• Task brief:
From the passage on consensus embeddings, pull out the stretch from "Figure 9. The" through "all the methods." and copy it word for word.

• Passage provided:

We also plot the AUC as a function of dimensions (Figures 8 and 9). We take all the networks in each dataset and compute the consensus embeddings by different methods. In general, the AUC increases as the number of dimensions increases for both node2vec and role2vec. When the number of dimensions reaches 128, the accuracy does not increase as much as the lower dimensions, so we might not gain much accuracy improvement when we use too large dimensions. In Figure 8, the performance of the integrated networks’ embeddings is better than consensus embeddings, but GCCA outperforms the integrated network in Figure 9, especially for role2vec.

Figure 8. The link prediction accuracies as a function of dimensions for the human PPI data (table 1). Results are shown for Node2vec and Role2vec. The plot shows the link prediction AUC of the consensus embeddings of all the versions when the numbers of dimensions are 16, 32, 64, and 128.

Figure 9. The link prediction accuracies as a function of dimensions for the yeast PPI dataset (table 2). Results are shown for Node2vec and Role2vec. The plot shows the link prediction AUC of the consensus embeddings of all the versions when the numbers of dimensions are 16, 32, 64, and 128.

From these results, consensus embedding performs good or even better than the embedding of the integrated networks. Among the three kinds of dimensionality reduction methods, the results of SVD and variational autoencoder are similar in most experiments, and GCCA is the best one in most cases. Average might work well when the number of dimensions is low, but becomes worse when the number of dimensions is higher. For role2vec, average is always the worst among all the methods.

4.5 Runtime analysis

In this section, we investigate whether consensus embeddings improve the efficiency of processing link prediction queries. For this purpose, we compare the query processing time for consensus embeddings computed using different methods (SVD, autoencoder, and so on) against embeddings computed at query time after integrating the combination of networks selected by the user.

The results of this analysis are shown in Figure 10. As seen in the figure, processing queries using consensus embeddings drastically improves the efficiency of query processing. “Consensus Embedding at Query Time” using SVD enables processing of combinatorial link prediction queries in real time across the board, while integration of networks at query time requires orders of magnitude more time to process these queries. In most cases, “Consensus Embedding at Query Time” of convolutional autoencoder is also faster than “Network Integration at Query Time”, but its performance degrades with increasing number of networks that are being integrated. Also, the runtime becomes longer when the number of dimensions goes higher.

• Data listing:
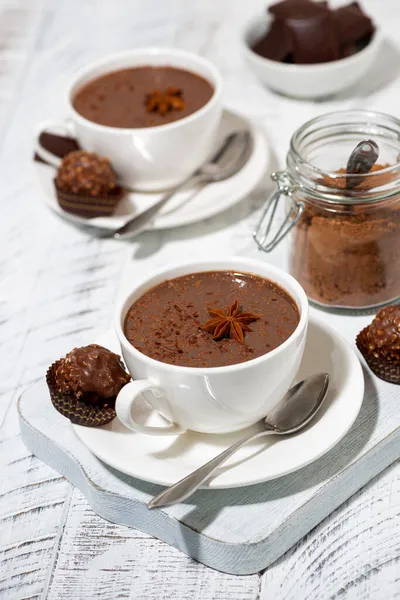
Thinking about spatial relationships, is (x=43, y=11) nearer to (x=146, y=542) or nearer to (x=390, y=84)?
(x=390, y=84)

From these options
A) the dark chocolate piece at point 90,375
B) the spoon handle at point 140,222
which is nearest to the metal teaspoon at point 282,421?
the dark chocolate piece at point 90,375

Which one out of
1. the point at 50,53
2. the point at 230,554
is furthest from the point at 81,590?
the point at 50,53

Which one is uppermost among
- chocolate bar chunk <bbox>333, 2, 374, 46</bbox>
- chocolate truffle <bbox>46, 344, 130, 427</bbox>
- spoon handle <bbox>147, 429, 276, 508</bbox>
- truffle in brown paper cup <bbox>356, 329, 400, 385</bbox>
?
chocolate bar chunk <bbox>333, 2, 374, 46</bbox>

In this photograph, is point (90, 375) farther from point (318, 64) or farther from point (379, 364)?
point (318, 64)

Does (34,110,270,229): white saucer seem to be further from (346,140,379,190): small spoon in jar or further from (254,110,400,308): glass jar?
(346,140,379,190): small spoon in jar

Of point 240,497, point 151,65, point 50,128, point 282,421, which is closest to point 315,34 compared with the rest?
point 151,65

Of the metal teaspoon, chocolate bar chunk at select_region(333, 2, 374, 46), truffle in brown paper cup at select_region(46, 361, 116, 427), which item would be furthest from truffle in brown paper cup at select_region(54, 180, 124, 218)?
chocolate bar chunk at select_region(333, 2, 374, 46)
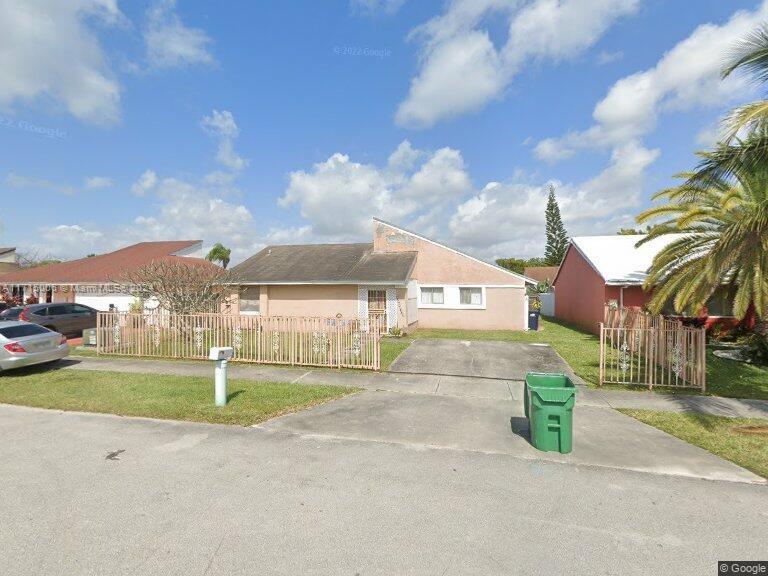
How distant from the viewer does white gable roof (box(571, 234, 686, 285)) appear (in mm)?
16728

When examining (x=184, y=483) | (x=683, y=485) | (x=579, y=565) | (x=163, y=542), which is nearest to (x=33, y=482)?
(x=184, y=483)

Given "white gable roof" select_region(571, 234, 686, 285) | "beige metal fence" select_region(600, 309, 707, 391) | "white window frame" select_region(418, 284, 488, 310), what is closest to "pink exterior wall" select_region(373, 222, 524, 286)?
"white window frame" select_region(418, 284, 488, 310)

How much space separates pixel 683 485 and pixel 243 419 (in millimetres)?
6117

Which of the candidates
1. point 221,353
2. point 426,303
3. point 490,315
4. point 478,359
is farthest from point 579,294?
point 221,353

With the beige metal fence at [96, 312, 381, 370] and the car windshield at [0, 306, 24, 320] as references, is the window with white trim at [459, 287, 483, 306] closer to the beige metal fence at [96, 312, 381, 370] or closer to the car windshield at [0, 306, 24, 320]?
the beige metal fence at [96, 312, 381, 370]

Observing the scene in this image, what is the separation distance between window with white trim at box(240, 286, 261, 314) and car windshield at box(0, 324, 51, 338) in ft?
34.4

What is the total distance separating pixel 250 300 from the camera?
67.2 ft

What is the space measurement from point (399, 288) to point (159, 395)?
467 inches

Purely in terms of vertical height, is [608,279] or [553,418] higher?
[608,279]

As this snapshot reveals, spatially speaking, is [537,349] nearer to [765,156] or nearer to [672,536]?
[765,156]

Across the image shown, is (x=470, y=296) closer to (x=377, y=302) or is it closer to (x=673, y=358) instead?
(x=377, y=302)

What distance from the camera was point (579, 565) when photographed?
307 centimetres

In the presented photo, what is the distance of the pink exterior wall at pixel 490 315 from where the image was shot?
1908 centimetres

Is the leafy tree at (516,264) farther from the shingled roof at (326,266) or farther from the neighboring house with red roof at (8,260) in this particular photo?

• Task output:
Figure 9. The link prediction accuracies as a function of dimensions for the yeast PPI dataset (table 2). Results are shown for Node2vec and Role2vec. The plot shows the link prediction AUC of the consensus embeddings of all the versions when the numbers of dimensions are 16, 32, 64, and 128.

From these results, consensus embedding performs good or even better than the embedding of the integrated networks. Among the three kinds of dimensionality reduction methods, the results of SVD and variational autoencoder are similar in most experiments, and GCCA is the best one in most cases. Average might work well when the number of dimensions is low, but becomes worse when the number of dimensions is higher. For role2vec, average is always the worst among all the methods.